TRIBUNE Publié dans Le Monde du 16 juin 2022
Jean-Fabien Spitz
Professeur émérite de philosophie politique, université de Paris-I-Panthéon-Sorbonne
En affirmant que leurs opposants n’adhèrent pas aux valeurs républicaines, Emmanuel Macron et Elisabeth Borne se prêtent à une falsification qui caricature notre histoire et remet en cause les principes de notre vie en commun, affirme le philosophe Jean-Fabien Spitz, dans une tribune au « Monde ».
Ces dernières vingt-quatre heures, les déclarations des deux dirigeants du pouvoir exécutif de la République française ne peuvent manquer d’interpeller les citoyens de ce pays.
Emmanuel Macron, s’exprimant sur le tarmac de l’aéroport d’Orly et appelant les électeurs à lui donner, à lui et à son parti, une majorité forte et cohérente proclame qu’« aucune voix ne doit manquer à la République ».
Le lendemain, la première ministre déclare sur France 2 : « La République, c’est la défense des valeurs républicaines : la liberté, l’égalité, la fraternité, la laïcité ; c’est des valeurs qui sont au cœur de notre projet », et elle ajoute : « D’autres projets, comme celui de M. Mélenchon, ne portent pas ces valeurs, sont ambigus vis-à-vis de la laïcité. »
Le président affirme donc que seuls les citoyens qui approuvent son programme sont républicains, et la première ministre affirme de même que ses opposants dans cette bataille démocratique n’adhèrent pas aux valeurs de la République.
Deux acceptions rivales
Il faut mettre un terme à cette falsification qui caricature notre histoire et remet en cause les principes de notre vie en commun. Il y a toujours eu, en France, deux acceptions rivales de ce qu’est un régime politique qui serait la chose de tous et qui garantirait à l’ensemble de ses citoyens, croyants ou non, la liberté et l’égalité.
L’une est libérale et elle pense que les valeurs de la République sont réalisées lorsque les lois sont impartiales, que les discriminations légales ont disparu et que les droits sont les mêmes pour tous.
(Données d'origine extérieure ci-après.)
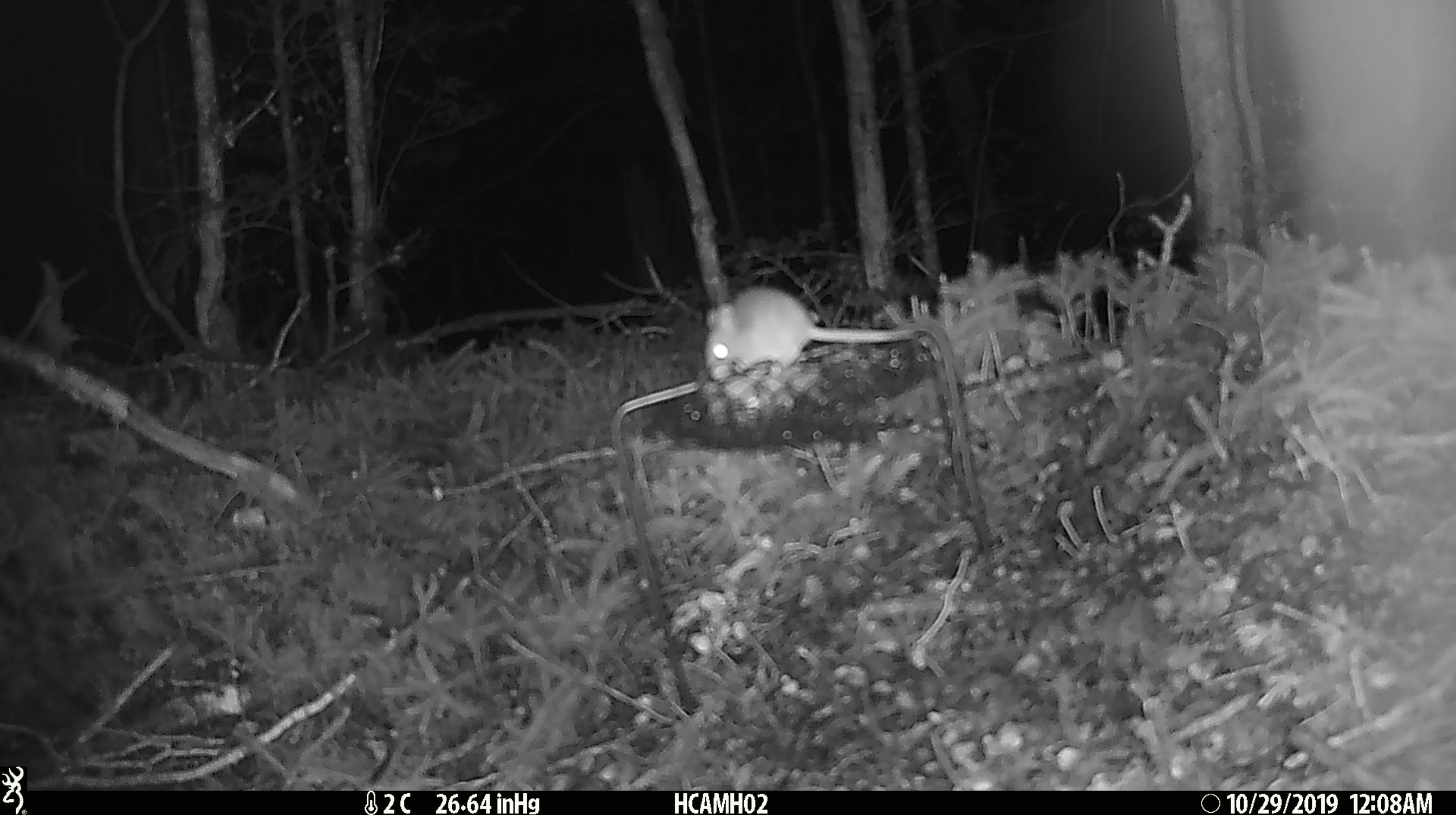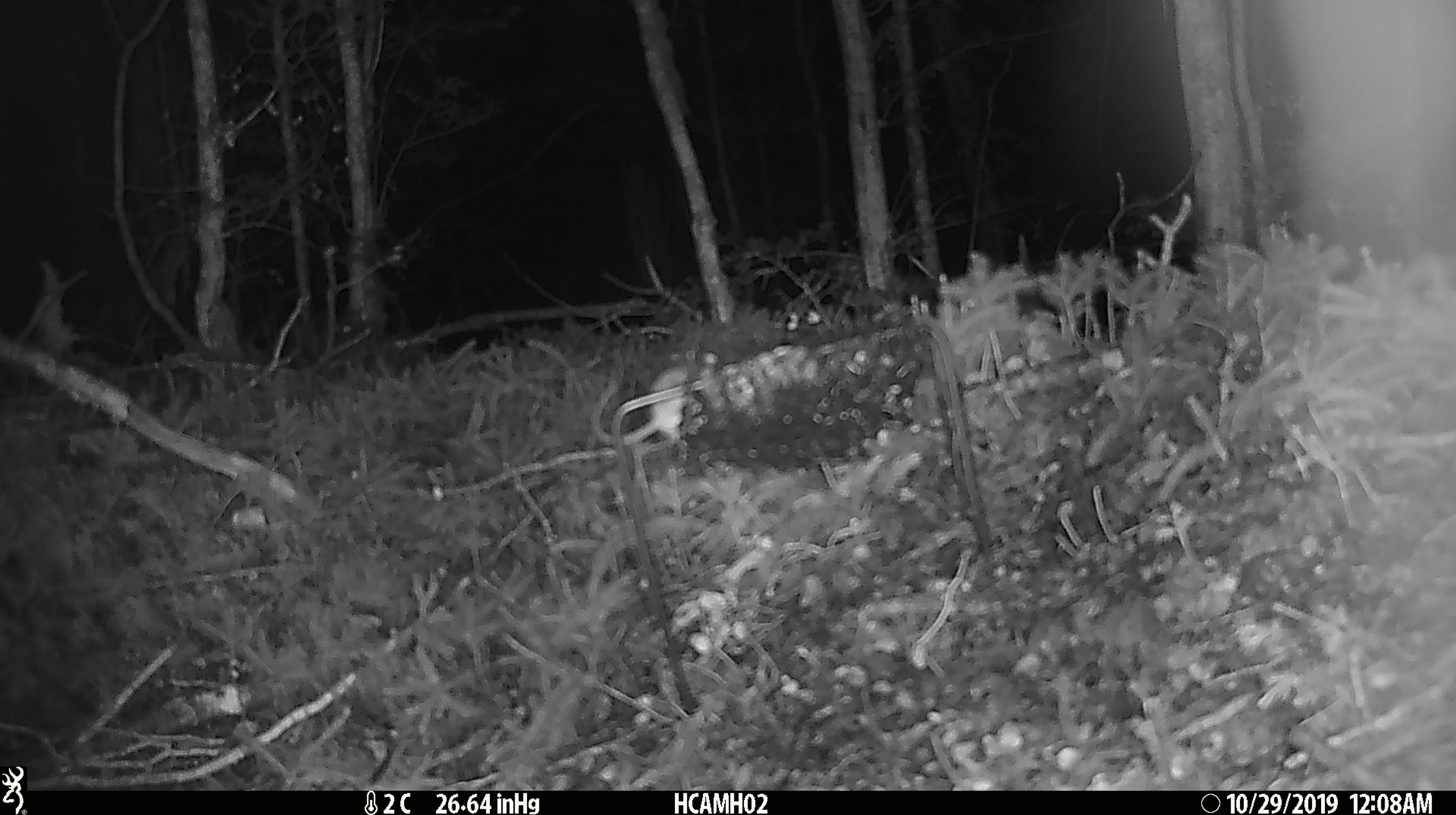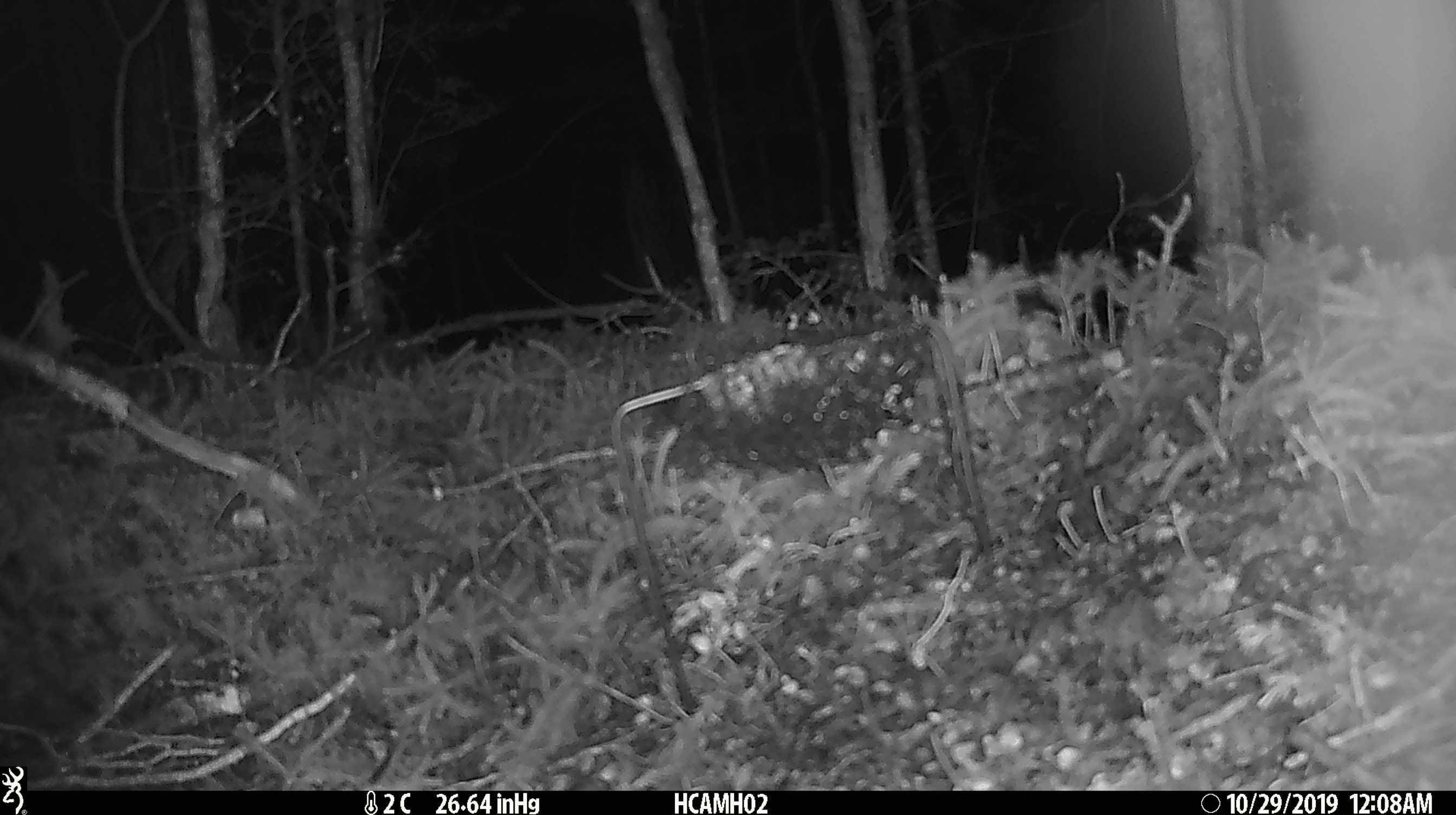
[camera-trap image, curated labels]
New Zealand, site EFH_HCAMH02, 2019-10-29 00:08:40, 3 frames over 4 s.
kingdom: Animalia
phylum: Chordata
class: Mammalia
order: Rodentia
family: Muridae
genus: Mus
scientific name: Mus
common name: mouse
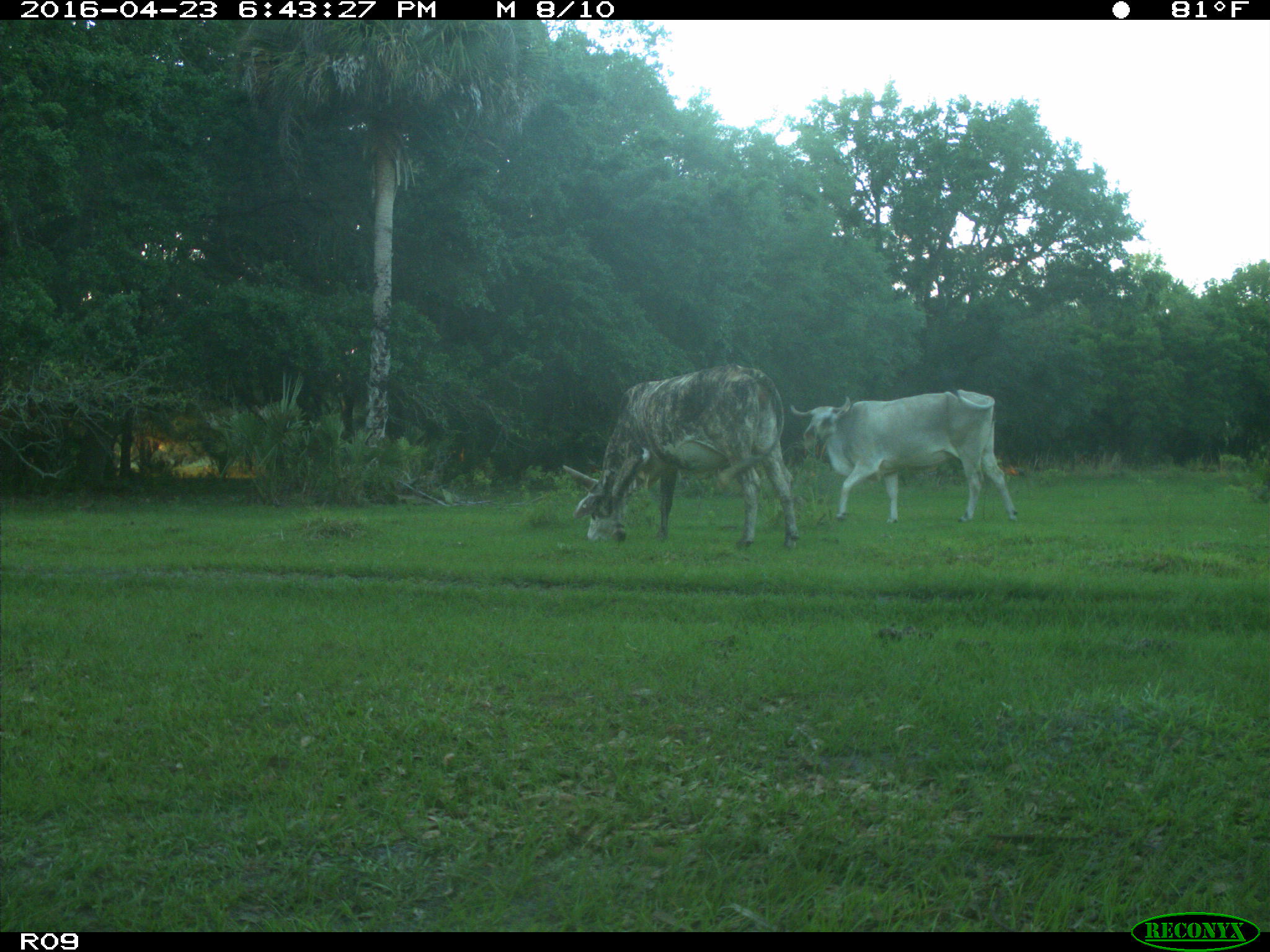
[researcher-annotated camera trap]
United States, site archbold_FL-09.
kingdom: Animalia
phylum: Chordata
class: Mammalia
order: Artiodactyla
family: Bovidae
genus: Bos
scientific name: Bos taurus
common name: domestic cow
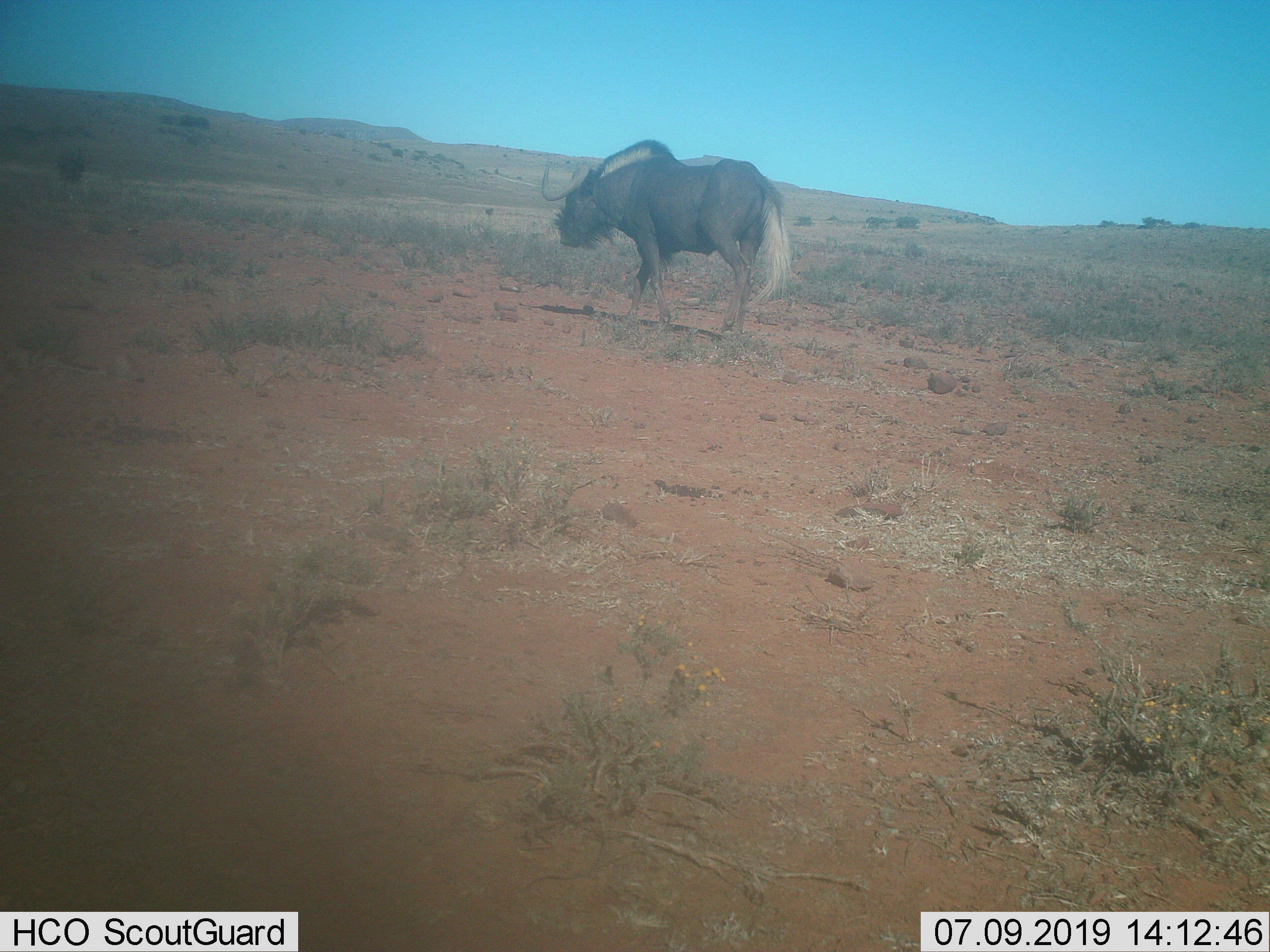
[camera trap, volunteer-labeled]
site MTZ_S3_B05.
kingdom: Animalia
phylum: Chordata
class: Mammalia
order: Artiodactyla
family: Bovidae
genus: Connochaetes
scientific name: Connochaetes gnou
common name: black wildebeest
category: wildebeestblack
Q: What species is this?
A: Wildebeestblack (black wildebeest) (Connochaetes gnou).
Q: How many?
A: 1.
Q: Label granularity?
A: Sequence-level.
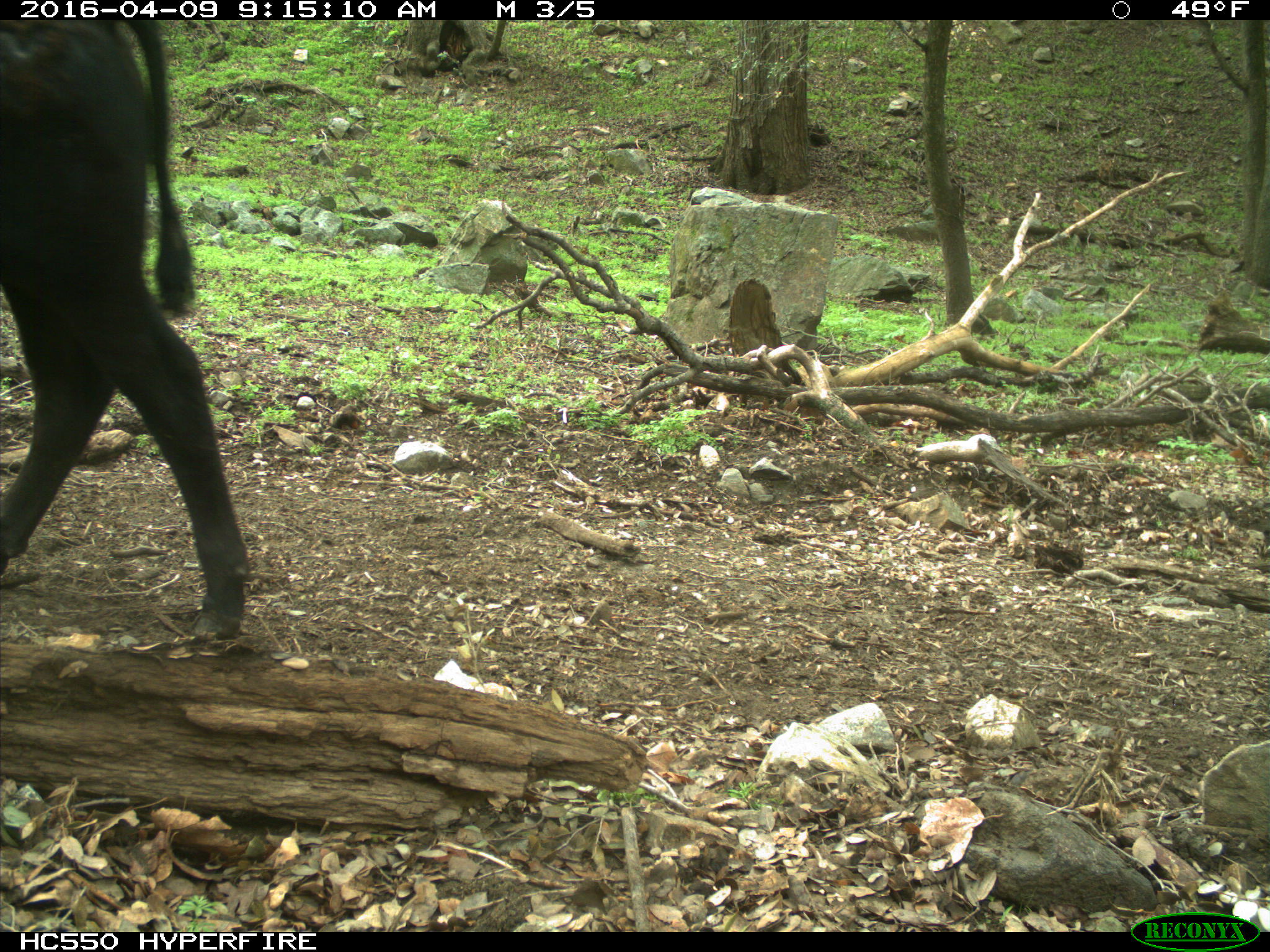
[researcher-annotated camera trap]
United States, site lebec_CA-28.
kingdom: Animalia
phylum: Chordata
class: Mammalia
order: Artiodactyla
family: Bovidae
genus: Bos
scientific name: Bos taurus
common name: domestic cow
Bos taurus (domestic cow).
L’autre est sociale et elle est convaincue que ces mêmes valeurs exigent que la puissance publique s’engage pour établir les conditions matérielles d’une liberté réelle et garantir à tous les citoyens l’accès aux biens fondamentaux que sont l’éducation, la santé, le logement, la retraite, un accès que l’évolution spontanée des échanges, qui tend à polariser la richesse, ne suffit pas à garantir et sans lequel il n’y a ni liberté réelle ni égalité authentique.
Il n’y a pas de vérité en politique
Quant à la laïcité, les fronts sont aujourd’hui renversés, car ce sont les adeptes de la République libérale qui mettent en avant une conception répressive de cette valeur et la transforment en une série de dogmes auxquels il faudrait adhérer sans réfléchir, alors que les partisans de la République sociale ont été capables d’en préserver le principe : la laïcité, c’est la liberté de croire et de pratiquer sa religion sans que l’Etat s’en mêle.
Il n’y a pas de vérité en politique et c’est pour cela que nous avons fondé des démocraties, des régimes dans lesquels la manière dont nous voulons organiser notre vie collective et concevoir ce qu’exigent de nous la liberté et l’égalité est l’objet d’un débat permanent et salutaire.
Refuser à ses adversaires politiques le droit de proposer aux citoyens de ce pays un programme alternatif de vie en commun et récuser a priori leur aspiration à exercer les responsabilités de l’Etat, prétendre qu’il n’existe qu’une seule interprétation possible des valeurs de la République, c’est la négation même de notre histoire démocratique.